----- TEXTE SOURCE

Partagez sur "Rémi Loriov VS. Andrés Rib – Dieudonné : De la polémique à la récupération ?"
Depuis plus de 15 ans, et sa séparation d’avec Elie, Dieudonné nous faisait rire, avec la misère humaine.
Dans une sorte de réaction en chaîne, il est progressivement passé d’un amuseur tragique à un prédicateur politique et religieux, faisant ainsi la part belle à l’Islam dans ces diverses interventions. Ici, pas question d’évoquer son antisémitisme, véritable ou fantasmé, le triste sire ne nous donnera jamais la réponse. Ni de défendre ses différentes initiatives politiques (peut-on construire une alternative viable sur un parti anti sioniste ?).
Intéressons-nous à la façon dont les médias de masse se sont emparés du sujet et comment le gouvernement s’est senti obligé d’ « agir ».
Tout avait commencé avec un sketch « polémique » sur France 3, devant un Marc-Olivier Fogiel médusé et un Jamel hilare. La suite, tout le monde la connait. Une série de déclarations limites, souvent tronquées, et toujours montées en épingles sur les réseaux sociaux. Il faut bien dire que l’homme a un talent immense, et est reconnu dans la profession comme se situant un cran au-dessus de tout ce qui se fait dans l’humour francophone. D’ailleurs Dieudonné est, semble-t-il, très apprécié au Québec. Il aime aussi la provocation, et depuis que l’Internet 2.0 a explosé, il peut contrôler de A à Z ses moyens d’expression. Dieudonné pulvérise les codes traditionnels de la communication grâce notamment à Youtube.
Dieudonné et la subversion contextuelle
La quenelle a été cuisinée et servie sur France 2 à une heure de grande écoute. Maïté faisait la moue. Car grâce aux journalistes, non seulement l’humour de Dieudonné est connu de tous, mais ses intentions politiques aussi.
La Télévision française a ainsi mordu à l’hameçon, commentant à l’envie ses vidéos postées, réalisant des scores ahurissants en dépit des moyens dérisoires mis à sa disposition : un bureau, un cahier à spirale, un bic. Cela suffit à rameuter des millions d’internautes en mal de subversion.
C’est là où la subversion s’étiole. Revenons sur le terme. Elle peut se définir comme un comportement ou une activité qui veut détruire l’ordre établi. Elle est extrêmement dépendante d’un contexte. Celui-ci, pour ce qui concerne la France, se caractérise par une frustration politique et sociale, un gouvernement sans pouvoir, une figure présidentielle impuissante, inspirant le mépris ou l’indifférence. Dans ce cadre, les médias de masse traditionnels jouent un rôle très important : les journaux, la télévision, ou la radio. Ceux-ci ont une chose en commun : un filtre intégral.
En clair, on ne diffuse pas « n’importe quoi », même si ce terme peut paraître ironique, au vu des programmes qu’ils proposent. Les frasques de Dieudonné n’étaient jusque-là connues que des « initiés », pour preuve, le fameux geste de la « quenelle ». Tout change lorsque tout cela est exposé en place publique, quand on entend les discussions de comptoir mentionner ce geste culinaire d’insubordination. Dans un contexte politique agonisant, la déstabilisation a fait long feu.

----------

À FAIRE:
(a) Répondez brièvement à ces questions sur le texte source :
(i) Depuis combien d'années Dieudonné faisait-il rire ?
(ii) Sur quelle chaîne la quenelle a-t-elle été servie à une heure de grande écoute ?
(iii) Quels objets forment les moyens dérisoires mis à sa disposition ?
(b) Recopiez, s'il vous plaît, le passage du texte source compris entre « La Télévision française » et « mal de subversion. », ces deux extraits inclus.
Les enregistrements n'ont aucun rôle dans ce travail.

----- ENREGISTREMENTS FOURNIS

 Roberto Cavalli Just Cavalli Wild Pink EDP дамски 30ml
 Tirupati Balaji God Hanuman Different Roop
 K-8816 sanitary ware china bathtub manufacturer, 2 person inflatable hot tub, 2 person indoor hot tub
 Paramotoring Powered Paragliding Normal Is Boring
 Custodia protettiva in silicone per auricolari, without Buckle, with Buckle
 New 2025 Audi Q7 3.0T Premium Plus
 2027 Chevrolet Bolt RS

----------
----- ENREGISTREMENTS FOURNIS

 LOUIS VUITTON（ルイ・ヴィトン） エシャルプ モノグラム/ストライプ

----------
----- ENREGISTREMENTS FOURNIS

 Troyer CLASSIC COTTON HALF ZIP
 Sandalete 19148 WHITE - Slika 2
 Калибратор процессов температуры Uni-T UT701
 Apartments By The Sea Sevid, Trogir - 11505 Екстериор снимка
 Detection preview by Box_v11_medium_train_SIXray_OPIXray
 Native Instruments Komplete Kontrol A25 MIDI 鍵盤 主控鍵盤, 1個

----------

RÉPONSES PAR TÂCHE:
(a)
(i) Depuis plus de 15 ans.
(ii) Sur France 2.
(iii) Un bureau, un cahier à spirale et un bic.

(b)
La Télévision française a ainsi mordu à l’hameçon, commentant à l’envie ses vidéos postées, réalisant des scores ahurissants en dépit des moyens dérisoires mis à sa disposition : un bureau, un cahier à spirale, un bic. Cela suffit à rameuter des millions d’internautes en mal de subversion.